Über die reine Sicherheitsbetrachtung hinaus ist ein gesamtheitlicher Ansatz notwendig, der die Gesamtheit der Prozesse, die ein Passagier am Flughafen durchläuft, mit einbezieht. So wurde im Jahr 2008 das Projekt „Bar-Coded-Boarding-Pass (BCBP)“ eingeführt. Damit wird auf der einen Seite die gesetzliche Vorgabe für die Absicherung umgesetzt, wonach eine Überprüfung der Zutrittsberechtigung vor Betreten des sicherheitsempfindlichen Bereiches notwendig ist. Auf der anderen Seite wird im gleichen Zuge das Prozessmanagement verbessert. Durch diese fortschreitende Automatisierung wird es ermöglicht, die Terminalprozesse effizienter zu steuern sowie die Ressourcen bedarfsgerechter zu allokieren und dabei das Sicherheitsniveau sogar zu steigern.

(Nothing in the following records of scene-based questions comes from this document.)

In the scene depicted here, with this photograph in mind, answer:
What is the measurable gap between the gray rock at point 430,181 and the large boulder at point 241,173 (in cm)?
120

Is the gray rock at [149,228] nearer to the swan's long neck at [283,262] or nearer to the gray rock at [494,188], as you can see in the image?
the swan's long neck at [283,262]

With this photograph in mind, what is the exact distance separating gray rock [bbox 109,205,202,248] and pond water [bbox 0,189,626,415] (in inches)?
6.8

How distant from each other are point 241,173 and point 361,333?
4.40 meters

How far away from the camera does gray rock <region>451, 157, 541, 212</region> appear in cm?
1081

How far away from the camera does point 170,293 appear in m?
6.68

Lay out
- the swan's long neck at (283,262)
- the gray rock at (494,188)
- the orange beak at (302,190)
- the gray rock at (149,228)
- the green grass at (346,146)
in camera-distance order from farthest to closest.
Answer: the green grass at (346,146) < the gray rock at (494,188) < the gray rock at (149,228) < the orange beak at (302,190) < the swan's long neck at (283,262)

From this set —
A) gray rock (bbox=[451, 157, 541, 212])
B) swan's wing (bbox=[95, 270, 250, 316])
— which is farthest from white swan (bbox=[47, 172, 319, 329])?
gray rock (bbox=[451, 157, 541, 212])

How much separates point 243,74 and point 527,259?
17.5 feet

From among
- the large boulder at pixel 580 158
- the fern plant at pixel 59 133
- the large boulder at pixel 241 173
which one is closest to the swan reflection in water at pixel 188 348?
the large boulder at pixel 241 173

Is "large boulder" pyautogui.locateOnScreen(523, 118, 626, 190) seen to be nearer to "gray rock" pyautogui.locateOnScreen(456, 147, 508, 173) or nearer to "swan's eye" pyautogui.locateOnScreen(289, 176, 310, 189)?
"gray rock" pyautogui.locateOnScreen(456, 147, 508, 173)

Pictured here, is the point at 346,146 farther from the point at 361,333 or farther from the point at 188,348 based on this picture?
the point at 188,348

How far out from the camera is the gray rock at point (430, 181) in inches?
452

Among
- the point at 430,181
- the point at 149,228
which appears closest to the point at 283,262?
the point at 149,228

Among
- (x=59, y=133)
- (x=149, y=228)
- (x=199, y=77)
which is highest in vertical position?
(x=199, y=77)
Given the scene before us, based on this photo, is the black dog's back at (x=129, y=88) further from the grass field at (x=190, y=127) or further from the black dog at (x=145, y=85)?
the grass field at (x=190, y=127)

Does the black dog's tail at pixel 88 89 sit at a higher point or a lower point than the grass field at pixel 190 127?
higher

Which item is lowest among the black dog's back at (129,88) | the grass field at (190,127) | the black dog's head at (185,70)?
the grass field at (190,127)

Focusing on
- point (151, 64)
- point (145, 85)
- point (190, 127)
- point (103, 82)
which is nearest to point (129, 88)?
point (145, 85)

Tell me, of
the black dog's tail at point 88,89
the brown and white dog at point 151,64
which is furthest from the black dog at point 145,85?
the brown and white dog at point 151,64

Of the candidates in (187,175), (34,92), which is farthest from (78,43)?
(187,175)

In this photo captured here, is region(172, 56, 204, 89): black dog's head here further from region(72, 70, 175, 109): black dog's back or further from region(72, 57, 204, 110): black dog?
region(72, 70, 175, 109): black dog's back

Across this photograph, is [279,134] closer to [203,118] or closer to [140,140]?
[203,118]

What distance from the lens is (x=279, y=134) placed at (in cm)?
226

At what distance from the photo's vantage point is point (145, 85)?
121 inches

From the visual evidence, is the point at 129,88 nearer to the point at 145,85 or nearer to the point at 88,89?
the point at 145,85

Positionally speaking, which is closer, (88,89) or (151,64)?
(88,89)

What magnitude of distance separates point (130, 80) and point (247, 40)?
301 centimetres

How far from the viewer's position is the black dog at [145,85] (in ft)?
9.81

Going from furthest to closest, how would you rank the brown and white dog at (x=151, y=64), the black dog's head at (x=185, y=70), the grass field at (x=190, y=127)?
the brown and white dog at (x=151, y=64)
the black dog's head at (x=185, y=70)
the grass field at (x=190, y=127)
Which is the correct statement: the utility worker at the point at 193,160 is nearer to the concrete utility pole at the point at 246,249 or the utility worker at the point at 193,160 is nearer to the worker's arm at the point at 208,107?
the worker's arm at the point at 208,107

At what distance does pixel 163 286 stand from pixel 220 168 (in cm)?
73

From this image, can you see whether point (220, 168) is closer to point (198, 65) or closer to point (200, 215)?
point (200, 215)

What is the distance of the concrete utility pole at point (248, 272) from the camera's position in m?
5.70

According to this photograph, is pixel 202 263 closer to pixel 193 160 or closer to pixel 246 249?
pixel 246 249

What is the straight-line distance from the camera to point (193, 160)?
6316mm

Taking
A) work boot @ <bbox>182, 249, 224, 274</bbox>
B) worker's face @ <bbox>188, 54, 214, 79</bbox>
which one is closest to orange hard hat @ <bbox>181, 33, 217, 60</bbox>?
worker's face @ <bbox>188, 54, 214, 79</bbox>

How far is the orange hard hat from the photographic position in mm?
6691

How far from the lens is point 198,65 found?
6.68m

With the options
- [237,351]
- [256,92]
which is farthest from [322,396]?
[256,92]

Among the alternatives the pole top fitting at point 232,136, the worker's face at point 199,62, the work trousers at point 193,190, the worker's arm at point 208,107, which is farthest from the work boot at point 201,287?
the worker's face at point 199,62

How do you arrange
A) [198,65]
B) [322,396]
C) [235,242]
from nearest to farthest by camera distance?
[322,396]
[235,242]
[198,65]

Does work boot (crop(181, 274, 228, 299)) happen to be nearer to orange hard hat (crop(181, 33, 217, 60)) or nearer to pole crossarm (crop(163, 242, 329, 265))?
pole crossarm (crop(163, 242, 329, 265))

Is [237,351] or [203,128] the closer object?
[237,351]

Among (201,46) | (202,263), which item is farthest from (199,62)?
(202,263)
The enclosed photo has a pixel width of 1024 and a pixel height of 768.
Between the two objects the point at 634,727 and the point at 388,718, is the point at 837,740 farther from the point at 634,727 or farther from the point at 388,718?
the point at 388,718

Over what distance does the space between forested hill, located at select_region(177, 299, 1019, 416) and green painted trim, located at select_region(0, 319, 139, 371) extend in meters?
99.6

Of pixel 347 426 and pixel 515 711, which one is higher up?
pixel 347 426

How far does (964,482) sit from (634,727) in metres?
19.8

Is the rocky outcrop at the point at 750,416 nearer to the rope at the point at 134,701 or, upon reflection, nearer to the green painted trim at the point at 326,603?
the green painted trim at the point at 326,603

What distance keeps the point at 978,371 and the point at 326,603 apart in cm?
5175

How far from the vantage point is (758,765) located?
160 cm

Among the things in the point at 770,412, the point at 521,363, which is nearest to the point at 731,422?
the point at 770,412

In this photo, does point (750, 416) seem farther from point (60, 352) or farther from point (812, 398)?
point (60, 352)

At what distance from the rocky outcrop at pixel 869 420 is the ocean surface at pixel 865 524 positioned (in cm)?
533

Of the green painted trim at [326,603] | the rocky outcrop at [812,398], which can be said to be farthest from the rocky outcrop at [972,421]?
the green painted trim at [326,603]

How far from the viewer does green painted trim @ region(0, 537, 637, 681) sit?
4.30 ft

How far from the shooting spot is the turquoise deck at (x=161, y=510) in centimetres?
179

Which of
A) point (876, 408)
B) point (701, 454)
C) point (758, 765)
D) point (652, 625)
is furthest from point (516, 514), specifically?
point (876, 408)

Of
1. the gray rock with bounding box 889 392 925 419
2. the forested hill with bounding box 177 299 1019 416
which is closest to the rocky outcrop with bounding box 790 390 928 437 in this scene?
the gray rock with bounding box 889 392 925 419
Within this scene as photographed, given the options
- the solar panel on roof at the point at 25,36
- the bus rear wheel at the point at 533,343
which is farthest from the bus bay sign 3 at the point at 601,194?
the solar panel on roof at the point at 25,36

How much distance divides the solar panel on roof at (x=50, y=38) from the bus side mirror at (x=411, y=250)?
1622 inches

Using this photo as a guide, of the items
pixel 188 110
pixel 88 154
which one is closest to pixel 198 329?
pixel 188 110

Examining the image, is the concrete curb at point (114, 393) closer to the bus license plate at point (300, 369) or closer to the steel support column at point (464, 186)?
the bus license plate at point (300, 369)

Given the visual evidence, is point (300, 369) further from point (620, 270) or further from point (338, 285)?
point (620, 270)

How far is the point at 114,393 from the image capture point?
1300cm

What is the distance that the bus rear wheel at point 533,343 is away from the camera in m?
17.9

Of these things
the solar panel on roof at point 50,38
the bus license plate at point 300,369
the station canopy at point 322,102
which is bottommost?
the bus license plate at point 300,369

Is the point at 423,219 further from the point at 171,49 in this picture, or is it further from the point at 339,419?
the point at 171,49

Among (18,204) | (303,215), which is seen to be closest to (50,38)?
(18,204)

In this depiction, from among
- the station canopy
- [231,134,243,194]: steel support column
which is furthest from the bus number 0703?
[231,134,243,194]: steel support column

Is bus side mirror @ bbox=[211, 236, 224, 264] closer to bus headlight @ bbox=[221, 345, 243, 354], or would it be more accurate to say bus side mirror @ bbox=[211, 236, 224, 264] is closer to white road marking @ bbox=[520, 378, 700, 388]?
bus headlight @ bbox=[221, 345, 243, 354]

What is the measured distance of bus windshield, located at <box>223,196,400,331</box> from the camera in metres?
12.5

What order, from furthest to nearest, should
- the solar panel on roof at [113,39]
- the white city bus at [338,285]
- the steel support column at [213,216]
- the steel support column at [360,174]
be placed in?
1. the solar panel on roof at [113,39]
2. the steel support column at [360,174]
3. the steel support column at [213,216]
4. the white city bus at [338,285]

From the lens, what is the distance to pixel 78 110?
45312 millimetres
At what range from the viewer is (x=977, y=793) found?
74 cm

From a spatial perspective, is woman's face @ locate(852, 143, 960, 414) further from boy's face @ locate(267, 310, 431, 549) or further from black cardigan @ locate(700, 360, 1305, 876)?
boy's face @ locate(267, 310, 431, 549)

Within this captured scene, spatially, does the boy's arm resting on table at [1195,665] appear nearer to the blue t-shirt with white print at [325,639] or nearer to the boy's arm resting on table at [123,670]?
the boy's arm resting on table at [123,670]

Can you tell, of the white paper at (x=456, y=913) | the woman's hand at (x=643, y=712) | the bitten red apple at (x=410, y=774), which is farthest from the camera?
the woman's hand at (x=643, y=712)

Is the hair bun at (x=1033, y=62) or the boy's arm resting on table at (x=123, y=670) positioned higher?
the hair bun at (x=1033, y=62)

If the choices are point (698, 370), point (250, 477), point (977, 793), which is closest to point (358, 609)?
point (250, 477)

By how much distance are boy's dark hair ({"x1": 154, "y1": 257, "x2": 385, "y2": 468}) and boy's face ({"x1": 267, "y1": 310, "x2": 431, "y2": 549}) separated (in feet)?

Darüber hinaus kann eine Betrachtung des Gesamtprozesses auch über Unternehmensgrenzen hinweg notwendig sein, da an einem Flughafen verschiedene Unternehmen an einem Prozess beteiligt sein können. An dem folgenden Beispiel haben sowohl die Bundespolizei wie auch das Bundesamt für Sicherheit in der Informationstechnik verantwortlich mitgearbeitet und einen optimierten Prozessschritt entwickelt, wobei die Fraport AG sowie die Lufthansa AG auch hier aktiv an dem Projekt beteiligt sind. Dabei ist der untersuchte und optimierte Prozessschritt nicht die Sicherheitskontrolle sondern das Grenzkontrollverfahren: Unter dem Namen „EasyPass“ wird die Kontrolle, anhand von biometrischen Daten durchgeführt, die auf dem elektronischen Reisepass hinterlegt sind. Hierbei wird Passagieren auf freiwilliger Basis ermöglicht, sich der automatisierten Kontrolle anhand der biometrischen Daten anstatt der Kontrolle durch einen Beamten zu unterziehen. Dabei wurde zunächst ein Testbetrieb durchgeführt, nach dessen erfolgreicher Beendigung eine Übernahme der Technologie in den vollständigen Live-Betrieb ermöglicht wurde.

Sicherheitsforschung

Ein weiterer Ansatz ist die Mitarbeit bereits im Entwicklungsprozess von Sicherheitsmaßnahmen, also möglichst frühzeitig. Vor diesem Hintergrund engagiert sich die Fraport AG sowohl in der nationalen als auch in der europäischen Sicherheitsforschung. Über diesen Weg besteht die Möglichkeit, involvierte Stakeholder bezüglich der Anforderungen an operative Abläufe sowie technische Lösungen zu sensibilisieren. Dabei wurde im Rahmen des nationalen Forschungsprojektes FluSS (Flughafensicherheitssystem) ein Security-Managementkonzept entwickelt, welches derzeit in Frankfurt implementiert wird. Ziel ist es, die bestehenden Security-Managementsysteme auf einer strategischen Ebene zusammenzufassen, zu konsolidieren und im Rahmen eines Regelkreislaufes zu implementieren. Als Teil des Managementsystems sind auch Komponenten zur Evaluation von Maßnahmen zu integrieren, womit auch Optionen zur wirtschaftlichen Steuerung sowie zur Steigerung der Effizienz stets berücksichtigt sind. Zusammen mit der gesamtheitlich ausgerichteten Strategie bildet dies die Grundlage sowohl für das strategische als auch das operative Handeln.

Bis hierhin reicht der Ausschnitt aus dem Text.